[Data for processing]

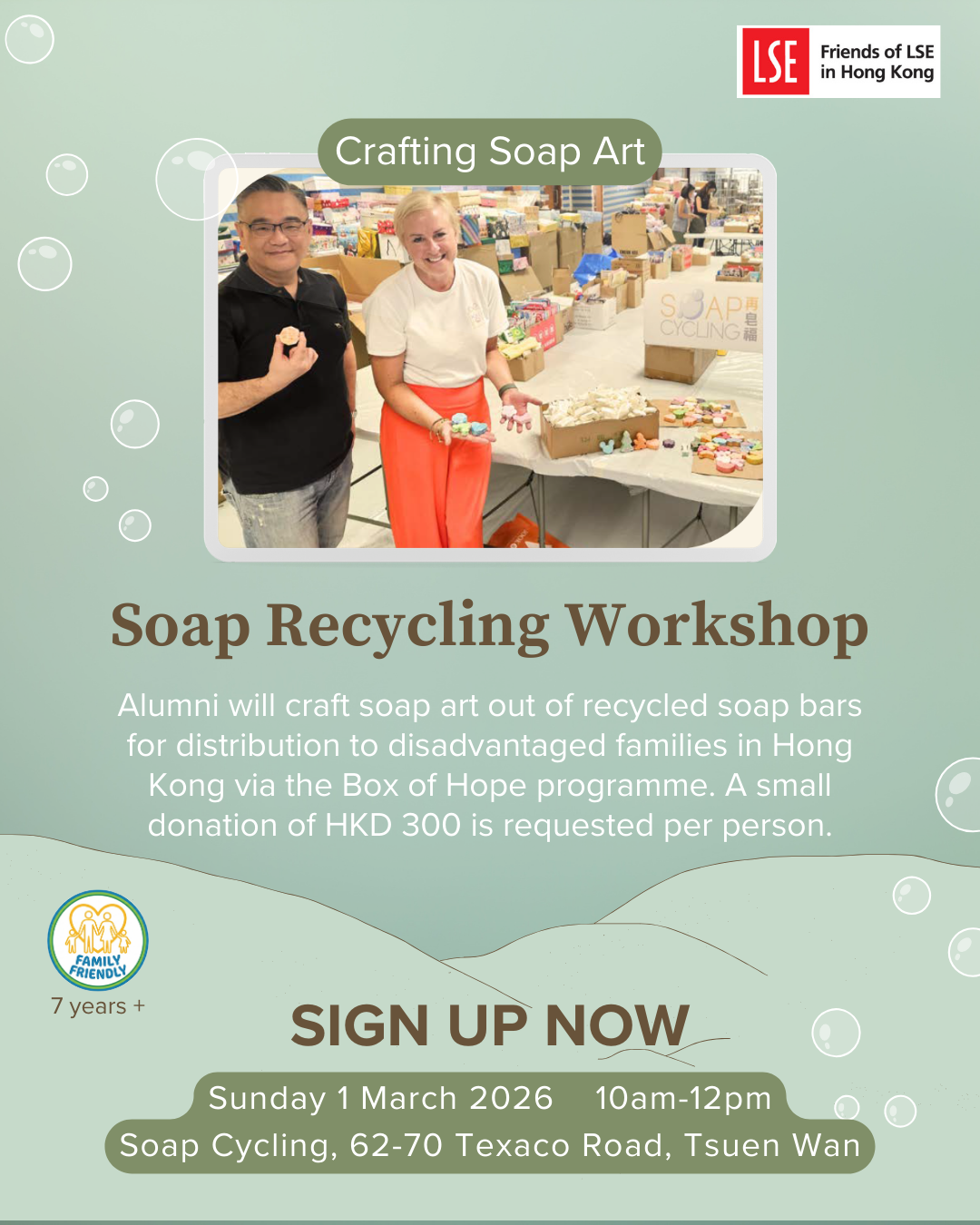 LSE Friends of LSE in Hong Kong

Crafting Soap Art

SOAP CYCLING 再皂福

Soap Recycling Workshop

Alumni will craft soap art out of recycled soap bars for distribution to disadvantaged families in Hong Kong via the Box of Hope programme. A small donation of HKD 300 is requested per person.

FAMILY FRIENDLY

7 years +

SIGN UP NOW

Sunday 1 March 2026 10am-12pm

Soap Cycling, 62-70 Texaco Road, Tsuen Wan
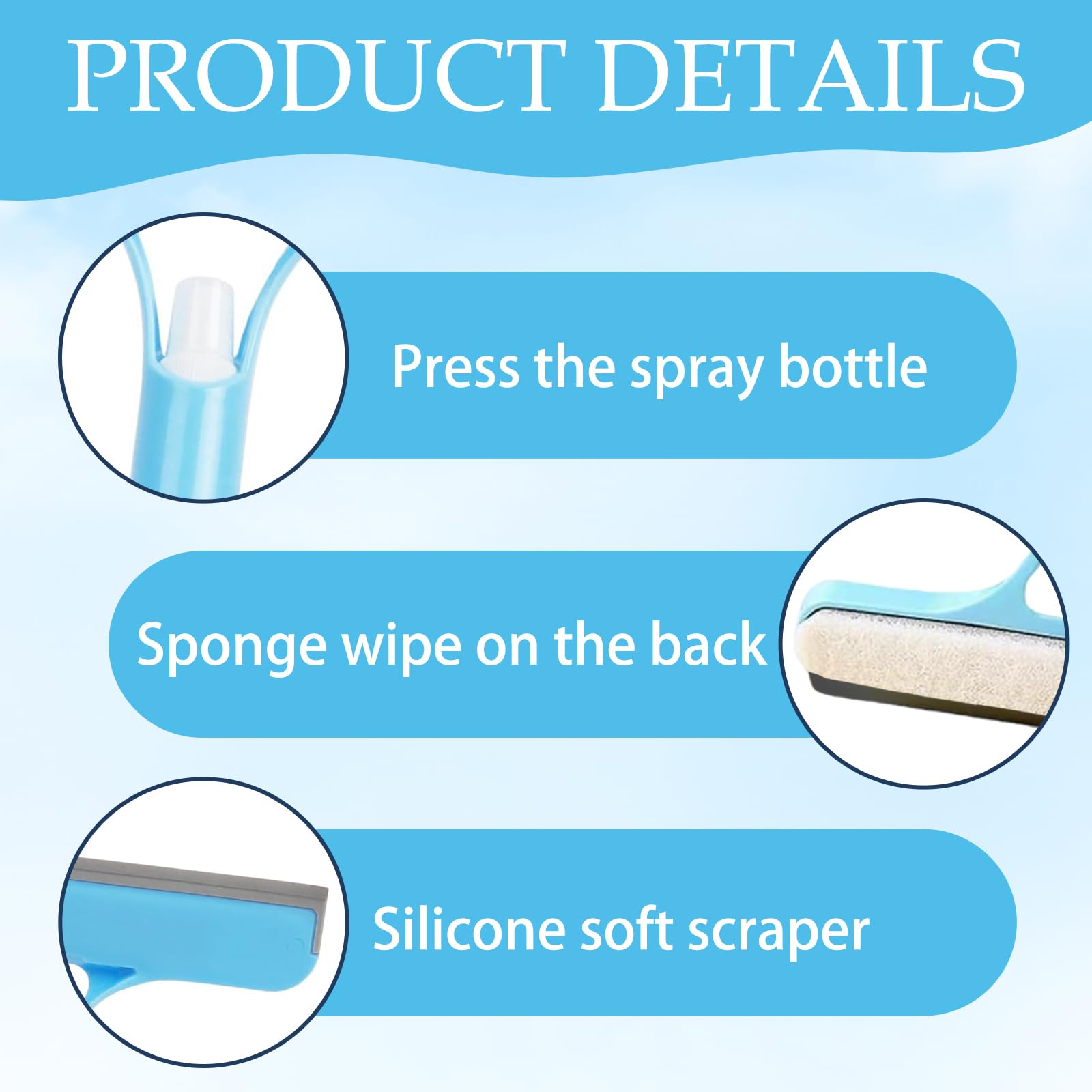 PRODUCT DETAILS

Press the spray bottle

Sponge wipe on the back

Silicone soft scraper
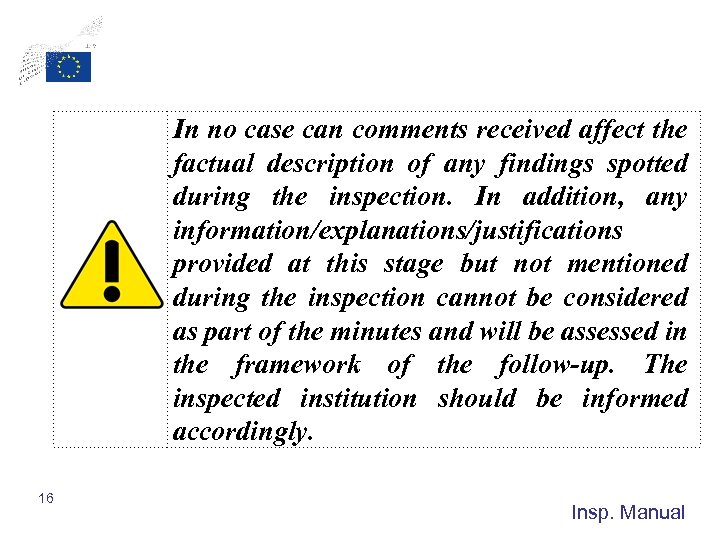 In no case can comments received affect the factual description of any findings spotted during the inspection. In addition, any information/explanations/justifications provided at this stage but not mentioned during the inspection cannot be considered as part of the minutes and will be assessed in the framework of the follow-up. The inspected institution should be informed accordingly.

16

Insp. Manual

[/Data for processing]
[Data for processing]

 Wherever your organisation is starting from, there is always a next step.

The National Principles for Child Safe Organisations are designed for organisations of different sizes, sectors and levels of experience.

[/Data for processing]
[Data for processing]

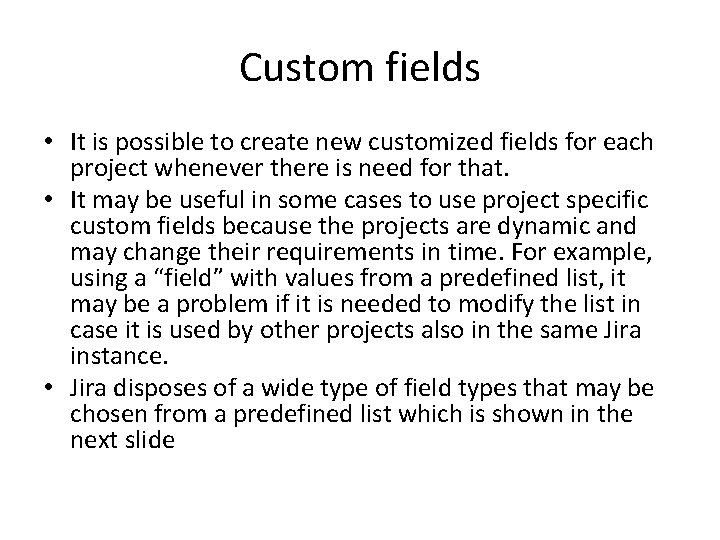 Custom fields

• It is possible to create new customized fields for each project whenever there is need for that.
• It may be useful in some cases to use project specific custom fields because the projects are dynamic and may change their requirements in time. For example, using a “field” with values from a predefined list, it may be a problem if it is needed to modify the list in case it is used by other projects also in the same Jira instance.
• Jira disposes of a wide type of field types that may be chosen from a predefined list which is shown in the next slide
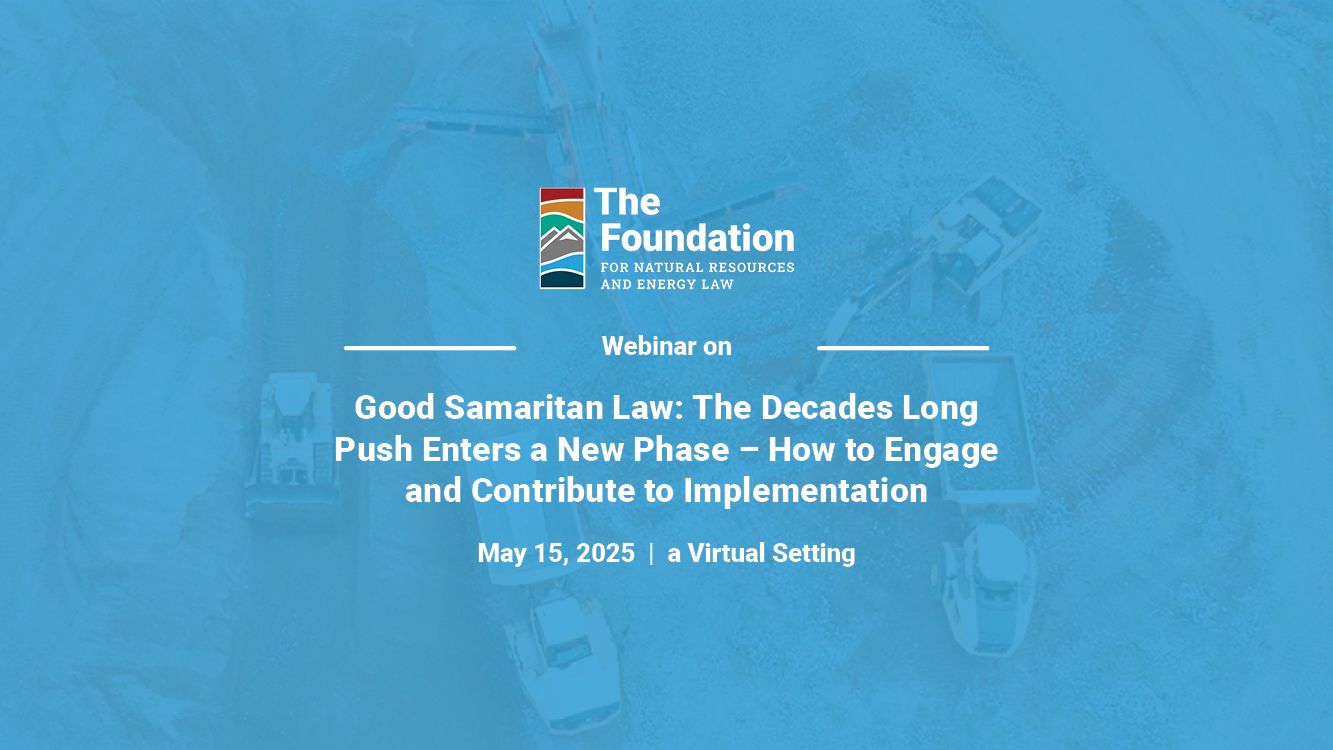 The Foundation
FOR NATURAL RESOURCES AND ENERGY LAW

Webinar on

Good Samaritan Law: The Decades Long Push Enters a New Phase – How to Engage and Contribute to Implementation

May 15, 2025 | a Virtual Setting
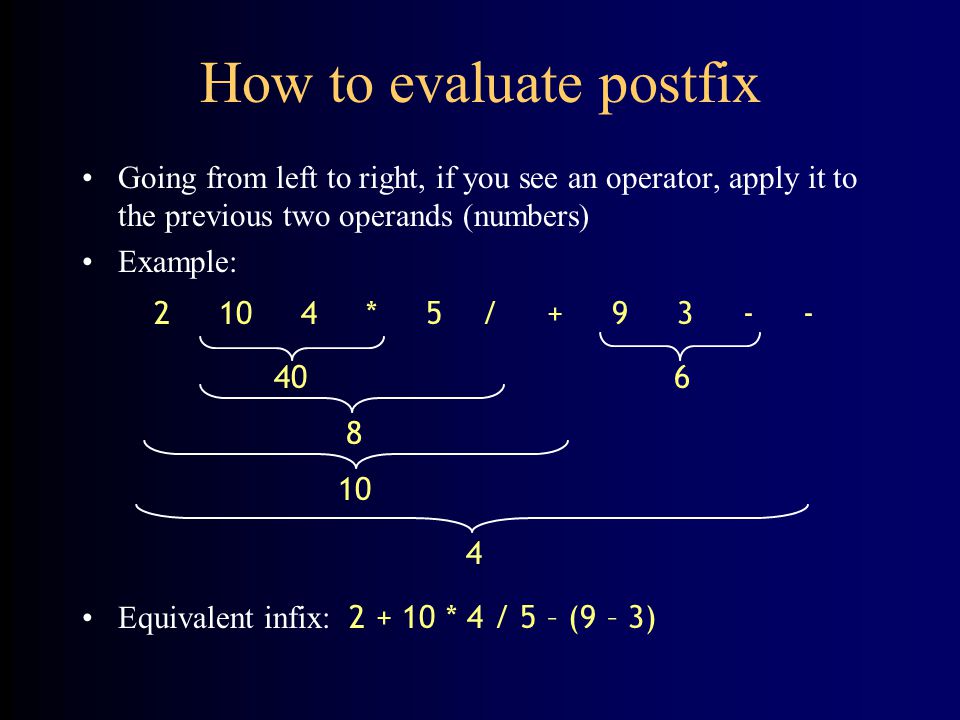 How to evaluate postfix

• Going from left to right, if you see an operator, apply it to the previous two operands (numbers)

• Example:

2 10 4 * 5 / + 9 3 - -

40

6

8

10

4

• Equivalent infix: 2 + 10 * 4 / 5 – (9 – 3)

[/Data for processing]

◆ Required work
Out of the records above, please copy exactly the lines from the line with "May 15, 2025 | a Virtual Setting" up to and including the line with "Equivalent infix: 2", minus the pictures.

◆ Solution to this exercise
May 15, 2025 | a Virtual Setting
 How to evaluate postfix

• Going from left to right, if you see an operator, apply it to the previous two operands (numbers)

• Example:

2 10 4 * 5 / + 9 3 - -

40

6

8

10

4

• Equivalent infix: 2 + 10 * 4 / 5 – (9 – 3)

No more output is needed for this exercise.